• **WHAT TO PRODUCE**
Copy everything from the line containing "From this snapshot, what" down to the line containing "Is the wooden", both included, without the pictures.

-- Begin GIVEN DATA --

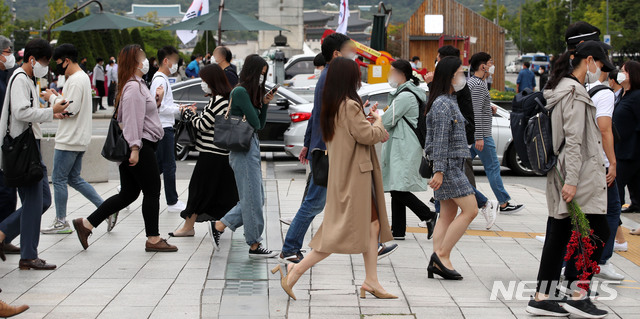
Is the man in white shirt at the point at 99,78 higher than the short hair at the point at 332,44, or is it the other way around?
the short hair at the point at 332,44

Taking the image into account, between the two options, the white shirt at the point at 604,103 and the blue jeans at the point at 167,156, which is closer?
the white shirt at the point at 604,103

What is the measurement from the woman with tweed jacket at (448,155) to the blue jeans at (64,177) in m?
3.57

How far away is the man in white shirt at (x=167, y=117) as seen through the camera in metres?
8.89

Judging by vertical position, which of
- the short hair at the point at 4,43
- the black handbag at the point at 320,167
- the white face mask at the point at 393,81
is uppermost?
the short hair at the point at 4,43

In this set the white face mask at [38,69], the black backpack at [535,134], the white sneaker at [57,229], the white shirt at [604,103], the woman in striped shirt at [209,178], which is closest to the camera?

-- End GIVEN DATA --
-- Begin GIVEN DATA --

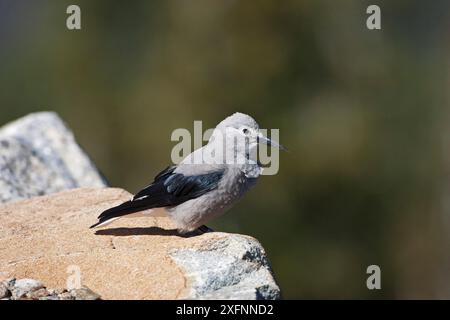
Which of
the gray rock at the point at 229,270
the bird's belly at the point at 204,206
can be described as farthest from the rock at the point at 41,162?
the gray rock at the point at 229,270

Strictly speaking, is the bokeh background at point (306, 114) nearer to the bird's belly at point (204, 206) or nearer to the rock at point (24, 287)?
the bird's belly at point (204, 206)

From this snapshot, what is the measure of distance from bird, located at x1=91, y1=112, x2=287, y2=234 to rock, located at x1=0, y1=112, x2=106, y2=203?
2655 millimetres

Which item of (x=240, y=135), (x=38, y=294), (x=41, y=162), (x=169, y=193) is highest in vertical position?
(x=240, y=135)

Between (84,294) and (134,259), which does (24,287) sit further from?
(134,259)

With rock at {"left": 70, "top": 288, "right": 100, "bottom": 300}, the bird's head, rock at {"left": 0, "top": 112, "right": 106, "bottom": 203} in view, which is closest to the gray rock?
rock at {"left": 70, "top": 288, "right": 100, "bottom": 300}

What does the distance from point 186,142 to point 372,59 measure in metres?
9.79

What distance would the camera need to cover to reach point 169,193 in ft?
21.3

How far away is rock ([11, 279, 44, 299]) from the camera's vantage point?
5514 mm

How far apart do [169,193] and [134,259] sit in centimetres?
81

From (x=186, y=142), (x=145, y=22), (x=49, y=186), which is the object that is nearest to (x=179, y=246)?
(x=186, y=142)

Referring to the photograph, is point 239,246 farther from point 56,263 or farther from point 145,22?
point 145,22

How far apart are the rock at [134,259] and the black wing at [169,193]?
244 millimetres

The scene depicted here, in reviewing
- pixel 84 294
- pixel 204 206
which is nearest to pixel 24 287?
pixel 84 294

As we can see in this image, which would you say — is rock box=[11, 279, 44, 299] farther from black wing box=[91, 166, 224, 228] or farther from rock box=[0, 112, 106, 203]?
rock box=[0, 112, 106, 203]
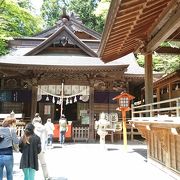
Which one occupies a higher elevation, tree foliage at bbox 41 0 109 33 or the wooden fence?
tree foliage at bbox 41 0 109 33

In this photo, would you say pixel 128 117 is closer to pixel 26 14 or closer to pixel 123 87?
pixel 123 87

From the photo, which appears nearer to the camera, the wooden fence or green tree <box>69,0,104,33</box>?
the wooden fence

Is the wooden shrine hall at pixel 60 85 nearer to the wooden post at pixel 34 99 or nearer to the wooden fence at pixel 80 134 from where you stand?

-- End GIVEN DATA --

• **WRITTEN SOLUTION**
From this snapshot, what is the measure of distance from bird, located at x1=91, y1=112, x2=287, y2=234 to rock, located at x1=0, y1=112, x2=106, y2=203?
2655 millimetres

Which item of (x=240, y=135), (x=38, y=294), (x=41, y=162), (x=169, y=193) is highest in vertical position?
(x=240, y=135)

Between (84,294) and (134,259), which does (24,287) sit further from?
(134,259)

With rock at {"left": 70, "top": 288, "right": 100, "bottom": 300}, the bird's head, rock at {"left": 0, "top": 112, "right": 106, "bottom": 203} in view, which is closest to the gray rock?
rock at {"left": 70, "top": 288, "right": 100, "bottom": 300}

What does the distance from point 186,142 to point 372,59 measure in metres?
9.79

What distance would the camera need to cover to reach point 169,193 in ft?
21.3

How far away is rock ([11, 279, 44, 299]) from the camera's vantage point?
5514 mm

How far apart do [169,193] and [134,259] sit in centimetres?
81

From (x=186, y=142), (x=145, y=22), (x=49, y=186), which is the object that is nearest to (x=179, y=246)?
(x=186, y=142)

Referring to the photograph, is point 239,246 farther from point 56,263 or farther from point 145,22?
point 145,22

How far apart are the rock at [134,259] and the black wing at [169,193]?
244 millimetres

The scene depicted here, in reviewing
- pixel 84 294
- pixel 204 206
which is nearest to pixel 24 287?
pixel 84 294

As we can see in this image, which would you say — is rock box=[11, 279, 44, 299] farther from black wing box=[91, 166, 224, 228] or farther from rock box=[0, 112, 106, 203]?
rock box=[0, 112, 106, 203]
Which one occupies a higher elevation, tree foliage at bbox 41 0 109 33 or the wooden fence?
tree foliage at bbox 41 0 109 33

In this photo, would you say pixel 128 117 is closer to pixel 26 14 or closer to pixel 123 87?
pixel 123 87

From the photo, which appears nearer to the camera, the wooden fence or green tree <box>69,0,104,33</box>?
the wooden fence

Is the wooden shrine hall at pixel 60 85 nearer to the wooden post at pixel 34 99 or nearer to the wooden fence at pixel 80 134 from where you stand?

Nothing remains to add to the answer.